On Monday, 19 November 2018 at 02:08:14 UTC, Dennis wrote:
On Monday, 19 November 2018 at 01:24:02 UTC, Stanislav Blinov wrote:
Yup, that's because, like Rubn said, copying value types is trivial. Where it all comes to bite you is when you start having pointers, because you can't copy a const(T)* into a T*.

I'm not using reference types, but still:

```
struct S {
    int a;
    this(int a) {
        this.a = a;
    }
}

void main()
{
    immutable S d = 3;
}

```

onlineapp.d(10): Error: mutable method onlineapp.S.this is not callable using a immutable object onlineapp.d(10): Consider adding const or inout to onlineapp.S.this

const still leaves the first error...

You're skimming the examples ;)

struct S {
    int a;
    this(int a) { this.a = a; }
    this(int a) const { this.a = a; }
    this(int a) immutable { this.a = a; }
}

or

struct S {
    int a;
    this(this T)(int a) { this.a = a; }
}

...inout works though I don't know what it does.

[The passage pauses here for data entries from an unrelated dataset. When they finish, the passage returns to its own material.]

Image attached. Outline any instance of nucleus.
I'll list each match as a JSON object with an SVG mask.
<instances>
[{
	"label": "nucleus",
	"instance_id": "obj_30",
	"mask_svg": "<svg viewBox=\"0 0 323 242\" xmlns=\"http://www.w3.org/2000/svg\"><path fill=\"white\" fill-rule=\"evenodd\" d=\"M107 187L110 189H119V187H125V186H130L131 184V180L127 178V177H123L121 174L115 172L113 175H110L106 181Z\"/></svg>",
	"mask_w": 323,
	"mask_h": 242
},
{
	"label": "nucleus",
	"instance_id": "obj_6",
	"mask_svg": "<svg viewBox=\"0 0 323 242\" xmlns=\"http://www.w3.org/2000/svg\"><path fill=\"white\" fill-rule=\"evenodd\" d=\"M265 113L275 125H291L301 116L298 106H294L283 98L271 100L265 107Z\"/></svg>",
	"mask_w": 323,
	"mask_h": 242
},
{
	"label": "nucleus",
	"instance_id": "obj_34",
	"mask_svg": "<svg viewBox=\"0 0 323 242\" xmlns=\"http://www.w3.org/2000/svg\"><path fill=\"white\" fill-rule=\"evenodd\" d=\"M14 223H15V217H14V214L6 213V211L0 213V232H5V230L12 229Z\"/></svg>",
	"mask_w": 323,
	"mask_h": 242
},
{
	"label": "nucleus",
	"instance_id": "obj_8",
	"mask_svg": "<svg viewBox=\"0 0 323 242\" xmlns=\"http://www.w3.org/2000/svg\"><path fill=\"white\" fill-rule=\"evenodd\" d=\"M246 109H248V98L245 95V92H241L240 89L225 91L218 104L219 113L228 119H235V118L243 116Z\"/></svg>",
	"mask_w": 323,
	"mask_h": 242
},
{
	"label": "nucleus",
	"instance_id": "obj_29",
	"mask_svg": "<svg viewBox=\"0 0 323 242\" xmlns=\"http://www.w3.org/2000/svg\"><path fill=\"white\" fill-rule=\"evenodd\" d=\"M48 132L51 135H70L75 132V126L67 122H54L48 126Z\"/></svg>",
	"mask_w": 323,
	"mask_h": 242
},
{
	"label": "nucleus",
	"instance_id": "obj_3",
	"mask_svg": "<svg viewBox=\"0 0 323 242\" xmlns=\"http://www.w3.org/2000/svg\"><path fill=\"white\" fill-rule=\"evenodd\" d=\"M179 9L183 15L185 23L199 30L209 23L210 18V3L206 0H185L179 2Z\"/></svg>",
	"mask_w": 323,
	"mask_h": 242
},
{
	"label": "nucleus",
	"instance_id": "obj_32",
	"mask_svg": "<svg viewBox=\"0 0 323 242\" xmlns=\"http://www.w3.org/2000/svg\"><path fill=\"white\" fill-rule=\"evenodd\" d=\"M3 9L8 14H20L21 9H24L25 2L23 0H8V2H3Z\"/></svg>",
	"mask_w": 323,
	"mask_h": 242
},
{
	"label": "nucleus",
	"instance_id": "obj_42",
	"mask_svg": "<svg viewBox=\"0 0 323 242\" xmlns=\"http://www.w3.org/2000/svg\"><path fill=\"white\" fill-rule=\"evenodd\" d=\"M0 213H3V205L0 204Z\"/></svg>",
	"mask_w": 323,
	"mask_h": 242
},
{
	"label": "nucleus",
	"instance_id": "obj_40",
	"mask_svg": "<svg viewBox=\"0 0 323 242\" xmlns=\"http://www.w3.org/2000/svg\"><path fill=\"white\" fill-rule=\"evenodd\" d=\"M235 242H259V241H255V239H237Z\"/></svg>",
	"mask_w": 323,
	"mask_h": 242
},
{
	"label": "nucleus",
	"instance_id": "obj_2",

Recall that member functions (including constructors) are just functions in disguise:

struct S {
    this(int a) inout { /* ... */ }
}

what that boils down to, conceptually, is:

void _compiler_made_it_a_struct_S_constructor(ref inout S this, int a);

In other words, an `inout` method makes the "this" reference an `inout`. Same goes for const, immutable, etc.